What Is Database Indexing? The Science of Instantly Speeding Up Slow Queries
You run a WHERE email = "ali@example.com" query on a table with 10 million rows. Without an index, the database checks every row one by one — a full table scan. With an index, it jumps directly to the result.
The difference? Seconds versus milliseconds.
Why Are Indexes Necessary?
Think of database tables: data is stored unsorted on disk. Finding a record requires the database to scan every row — O(n) complexity. 10 million comparisons for 10 million rows.
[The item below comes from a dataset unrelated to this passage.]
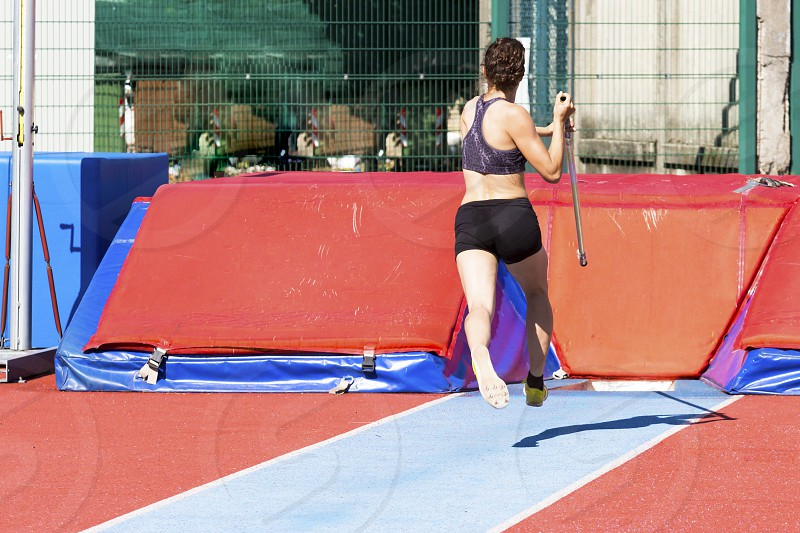 young woman athlete performs the high jump pole vault photo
An index reduces this search problem to O(log n). Like the index at the back of a book: it keeps the values in the "email" column sorted and points to the physical location of each value.
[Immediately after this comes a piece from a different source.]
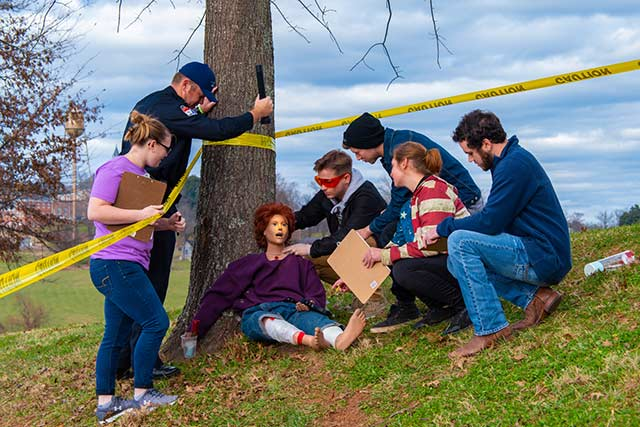 A Wpcc criminal justice class works at a set up murder scene outdoors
-- Without index: 10 million rows scanned SELECT * FROM users WHERE email = 'ali@example.com'; -- Create index CREATE INDEX idx_users_email ON users(email); -- With index: B-tree traversal, ~20 steps SELECT * FROM users WHERE email = 'ali@example.com';
B-Tree: The Structure Behind Indexes
The index structure used by most databases is the B-tree (Balanced Tree). It stores sorted data in a balanced tree structure.
[M]
/ \
[D, H] [R, V]
/ | \ / | \
[A] [E] [J] [N] [S] [X]
Search always starts at the root. At each node, a decision is made: "smaller, equal, or larger?" and the relevant branch is followed. Even with 1 billion records, maximum ~30 steps.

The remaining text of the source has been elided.